▶ Given request
Arrange the lines, starting at the one containing "Observing x1=260, y1=65, x2=301, y2=91: tree, would" and ending at the final line, as a Markdown table with the columns Row and Line. Number each row and leave out blank lines.

▶ Material shown
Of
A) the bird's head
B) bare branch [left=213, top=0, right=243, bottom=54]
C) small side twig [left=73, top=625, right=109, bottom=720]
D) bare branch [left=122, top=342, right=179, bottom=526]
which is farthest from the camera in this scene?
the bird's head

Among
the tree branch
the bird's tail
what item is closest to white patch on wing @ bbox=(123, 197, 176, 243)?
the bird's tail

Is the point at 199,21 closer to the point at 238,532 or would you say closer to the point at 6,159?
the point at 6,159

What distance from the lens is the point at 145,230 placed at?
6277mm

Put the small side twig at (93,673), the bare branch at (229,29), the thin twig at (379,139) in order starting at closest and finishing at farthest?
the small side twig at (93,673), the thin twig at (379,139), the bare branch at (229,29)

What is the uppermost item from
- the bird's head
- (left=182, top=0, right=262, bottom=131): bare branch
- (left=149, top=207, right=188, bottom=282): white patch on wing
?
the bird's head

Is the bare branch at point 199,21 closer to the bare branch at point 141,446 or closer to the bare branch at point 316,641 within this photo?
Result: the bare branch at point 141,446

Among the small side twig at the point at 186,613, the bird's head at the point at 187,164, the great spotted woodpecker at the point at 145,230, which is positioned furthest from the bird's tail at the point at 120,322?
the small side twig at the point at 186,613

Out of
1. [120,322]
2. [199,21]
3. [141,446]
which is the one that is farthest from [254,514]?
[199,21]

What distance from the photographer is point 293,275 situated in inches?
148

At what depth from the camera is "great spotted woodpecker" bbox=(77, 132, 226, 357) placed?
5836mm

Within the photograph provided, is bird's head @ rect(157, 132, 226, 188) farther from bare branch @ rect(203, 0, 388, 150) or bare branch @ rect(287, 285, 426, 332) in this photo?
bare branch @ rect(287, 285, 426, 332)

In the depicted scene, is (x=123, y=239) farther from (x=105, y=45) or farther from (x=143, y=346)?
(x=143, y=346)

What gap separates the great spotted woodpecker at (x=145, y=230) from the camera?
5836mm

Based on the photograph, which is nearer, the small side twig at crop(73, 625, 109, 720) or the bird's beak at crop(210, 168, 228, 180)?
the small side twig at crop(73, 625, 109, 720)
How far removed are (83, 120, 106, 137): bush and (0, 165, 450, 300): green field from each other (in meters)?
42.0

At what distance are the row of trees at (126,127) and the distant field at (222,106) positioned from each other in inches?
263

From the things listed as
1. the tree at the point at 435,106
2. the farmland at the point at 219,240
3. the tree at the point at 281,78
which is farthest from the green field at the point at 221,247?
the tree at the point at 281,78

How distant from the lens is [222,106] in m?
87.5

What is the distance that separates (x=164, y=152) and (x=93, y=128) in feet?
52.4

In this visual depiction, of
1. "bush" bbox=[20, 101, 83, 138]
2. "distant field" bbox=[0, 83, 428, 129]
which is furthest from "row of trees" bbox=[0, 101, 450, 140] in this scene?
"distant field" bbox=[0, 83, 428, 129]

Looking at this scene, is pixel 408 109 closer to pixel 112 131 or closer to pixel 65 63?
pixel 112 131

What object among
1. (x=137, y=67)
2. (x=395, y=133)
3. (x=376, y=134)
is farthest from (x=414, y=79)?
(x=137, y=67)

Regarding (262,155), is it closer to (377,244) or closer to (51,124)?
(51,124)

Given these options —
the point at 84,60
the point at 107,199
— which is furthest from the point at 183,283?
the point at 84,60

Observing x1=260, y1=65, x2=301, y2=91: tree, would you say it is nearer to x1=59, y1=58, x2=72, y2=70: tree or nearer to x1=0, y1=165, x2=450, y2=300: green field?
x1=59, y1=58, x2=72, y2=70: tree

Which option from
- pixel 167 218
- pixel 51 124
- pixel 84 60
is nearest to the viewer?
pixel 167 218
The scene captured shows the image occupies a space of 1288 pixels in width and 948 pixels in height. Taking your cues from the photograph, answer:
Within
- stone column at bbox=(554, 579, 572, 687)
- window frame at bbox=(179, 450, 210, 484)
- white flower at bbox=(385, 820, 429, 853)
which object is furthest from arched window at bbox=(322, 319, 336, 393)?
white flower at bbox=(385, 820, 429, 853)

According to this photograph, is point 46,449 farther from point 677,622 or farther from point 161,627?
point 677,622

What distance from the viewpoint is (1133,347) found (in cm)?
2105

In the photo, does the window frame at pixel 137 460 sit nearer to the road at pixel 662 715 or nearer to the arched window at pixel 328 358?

▶ Task result
| Row | Line |
|---|---|
| 1 | Observing x1=260, y1=65, x2=301, y2=91: tree, would you say it is nearer to x1=59, y1=58, x2=72, y2=70: tree or nearer to x1=0, y1=165, x2=450, y2=300: green field? |
| 2 | x1=59, y1=58, x2=72, y2=70: tree |
| 3 | Which option from |
| 4 | - pixel 167 218 |
| 5 | - pixel 51 124 |
| 6 | - pixel 84 60 |
| 7 | is nearest to the viewer? |
| 8 | pixel 167 218 |
| 9 | The scene captured shows the image occupies a space of 1288 pixels in width and 948 pixels in height. Taking your cues from the photograph, answer: |
| 10 | Within |
| 11 | - stone column at bbox=(554, 579, 572, 687) |
| 12 | - window frame at bbox=(179, 450, 210, 484) |
| 13 | - white flower at bbox=(385, 820, 429, 853) |
| 14 | which object is furthest from arched window at bbox=(322, 319, 336, 393)? |
| 15 | white flower at bbox=(385, 820, 429, 853) |
| 16 | According to this photograph, is point 46,449 farther from point 677,622 or farther from point 161,627? |
| 17 | point 677,622 |
| 18 | What distance from the viewpoint is (1133,347) found (in cm)? |
| 19 | 2105 |
| 20 | In the photo, does the window frame at pixel 137 460 sit nearer to the road at pixel 662 715 or nearer to the arched window at pixel 328 358? |